After Herrmann’s death in 1898, two of his sons took over the family business. In 1919 the house was willed to son Charles Herrmann; five years later his brother Christian Herrmann purchased the home and did substantive upgrades to the bedrooms, bathrooms and the heating and electrical systems.

In 1966, his son, also named Christian Herrmann, sold the home to Lansing Community College, where its future was put in jeopardy. Herrmann believed that by selling it to the college, the house had the best chance of survival since it sat on prime retail space.

Lansing architect/historian James Perkins, who was the director of the Ar chitectural Studies Center at LCC in 1977, was among a group who fought to protect the home.

“There was never a foregone conclusion it would be saved,” Perkins said. “(But) every piece you added to the puzzle made it harder to tear down.” One of those pieces was the discovery that the Rogers-Carrier Home had been a Victorian “painted lady” house that had been repainted to hide its flamboyance, which clashed with the fortress-like Tudor of the Herrmann House.

“That a house from that era even managed to survive makes it worth saving,” Perkins said. “There are so few homes left in Lansing (from that era).”

There had long been rumors that some of the furniture in the home had come from the estate of automobile innovator Ransom Eli Olds, but that wasn’t conformed until a recent restoration when Rise Knight discovered the underside of a sideboard was marked “Get this for RE Olds.” Later, while digging through records, Marvin found the smoking gun: A letter confirming the furniture came from the Olds estate.

In the 1920s, a scion of the Herrmann family, also named John T. Herrmann, became one of the many “wanderer writers” of the Lost Generation. After working as a cub reporter for the Lansing State Journal and a Washington news service, Herrmann went to Paris where it looked like his literary career may take off when he connected with Ernest Hemingway; the two families had been summer acquaintances on Walloon Lake in Northern Michigan.

Herrmann’s first book, “What Happens,” was published in Paris in 1926, but it was banned in the U.S. for it salaciousness. While in Paris, Herrmann had become involved with writer Josephine Herbst, whom he would later marry in a deal cut with his parents in exchange for money to buy a home in Connecticut. The two were considered radical writers and their works often were semi-autobiographical. All three of Herrmann’s novels are partially set in Lansing, as is Herbst’s famous book “Rope of Gold.”

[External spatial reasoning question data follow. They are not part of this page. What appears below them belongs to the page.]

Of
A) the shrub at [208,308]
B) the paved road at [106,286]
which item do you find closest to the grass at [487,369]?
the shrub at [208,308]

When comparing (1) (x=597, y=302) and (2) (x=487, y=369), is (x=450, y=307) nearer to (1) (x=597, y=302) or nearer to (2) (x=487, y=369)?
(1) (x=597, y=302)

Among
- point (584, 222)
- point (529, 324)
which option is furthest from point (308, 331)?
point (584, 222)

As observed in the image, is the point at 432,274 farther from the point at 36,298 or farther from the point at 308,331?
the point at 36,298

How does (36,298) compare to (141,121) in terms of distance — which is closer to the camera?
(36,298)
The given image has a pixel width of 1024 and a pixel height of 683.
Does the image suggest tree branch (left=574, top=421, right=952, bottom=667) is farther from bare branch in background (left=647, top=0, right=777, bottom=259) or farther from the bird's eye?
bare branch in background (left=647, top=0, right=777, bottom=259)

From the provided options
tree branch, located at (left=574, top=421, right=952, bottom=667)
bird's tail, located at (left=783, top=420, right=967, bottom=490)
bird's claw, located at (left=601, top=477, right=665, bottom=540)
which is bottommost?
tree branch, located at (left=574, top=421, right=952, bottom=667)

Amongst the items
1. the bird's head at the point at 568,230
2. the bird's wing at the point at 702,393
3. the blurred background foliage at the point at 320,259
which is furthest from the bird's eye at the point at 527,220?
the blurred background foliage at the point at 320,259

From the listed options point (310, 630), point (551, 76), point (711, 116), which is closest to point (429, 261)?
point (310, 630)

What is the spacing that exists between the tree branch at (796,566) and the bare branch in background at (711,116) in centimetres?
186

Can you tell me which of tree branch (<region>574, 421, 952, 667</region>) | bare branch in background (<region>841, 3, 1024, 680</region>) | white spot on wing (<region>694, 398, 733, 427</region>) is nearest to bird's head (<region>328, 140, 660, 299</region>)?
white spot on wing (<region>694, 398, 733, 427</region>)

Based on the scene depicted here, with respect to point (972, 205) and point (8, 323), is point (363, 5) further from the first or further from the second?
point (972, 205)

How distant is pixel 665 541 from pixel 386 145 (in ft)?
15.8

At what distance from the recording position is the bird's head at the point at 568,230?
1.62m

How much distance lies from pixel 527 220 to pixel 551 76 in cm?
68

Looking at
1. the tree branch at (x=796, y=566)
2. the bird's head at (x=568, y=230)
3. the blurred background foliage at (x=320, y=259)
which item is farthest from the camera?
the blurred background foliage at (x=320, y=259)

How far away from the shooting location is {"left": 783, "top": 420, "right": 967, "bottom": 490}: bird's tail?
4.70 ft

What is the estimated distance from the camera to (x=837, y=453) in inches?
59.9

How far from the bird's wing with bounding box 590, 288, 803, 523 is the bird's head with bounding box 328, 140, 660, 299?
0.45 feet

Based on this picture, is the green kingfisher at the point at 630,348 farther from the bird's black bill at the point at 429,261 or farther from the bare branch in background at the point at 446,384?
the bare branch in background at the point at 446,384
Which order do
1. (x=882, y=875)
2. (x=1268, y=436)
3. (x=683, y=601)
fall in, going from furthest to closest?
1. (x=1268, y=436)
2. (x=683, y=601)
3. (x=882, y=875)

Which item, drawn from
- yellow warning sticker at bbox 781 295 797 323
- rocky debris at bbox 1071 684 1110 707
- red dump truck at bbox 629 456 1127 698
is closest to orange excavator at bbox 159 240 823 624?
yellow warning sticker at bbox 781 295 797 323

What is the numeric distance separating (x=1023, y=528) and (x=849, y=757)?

In 1930 they both attended a writer’s conference in Russia, which got them noticed by both U.S. authorities and Russian intelligence groups. But with his writing career floundering, in 1934 Herrmann went to work for the Agricultural Adjustment Administration as part of the New Deal.

During this time, however, Herrmann became a courier for the Ware Group, a Communist cell. This led to his involvement with noted Communist Party members Whittaker Chambers and Alger Hiss. FBI files from this time are not available, but it is known that once Hiss and Chambers were accused of spying in 1948, Herrmann fled to Mexico and fell in with remnants of the Beat Generation. He was interviewed by the FBI several times, but why he wasn’t charged is still a mystery.

Among the artifacts on display at the tour will be a copy of Herrmann’s book “The Salesman,” based on his experiences selling seeds and books. Inside the book is a publisher’s card signed by Herrmann in red ink. Also on display will be books by Herrmann and Herbst, furniture that was originally in the home and a suit of clothes from Herrmann’s tailoring company that was made in 1910 for a local wedding.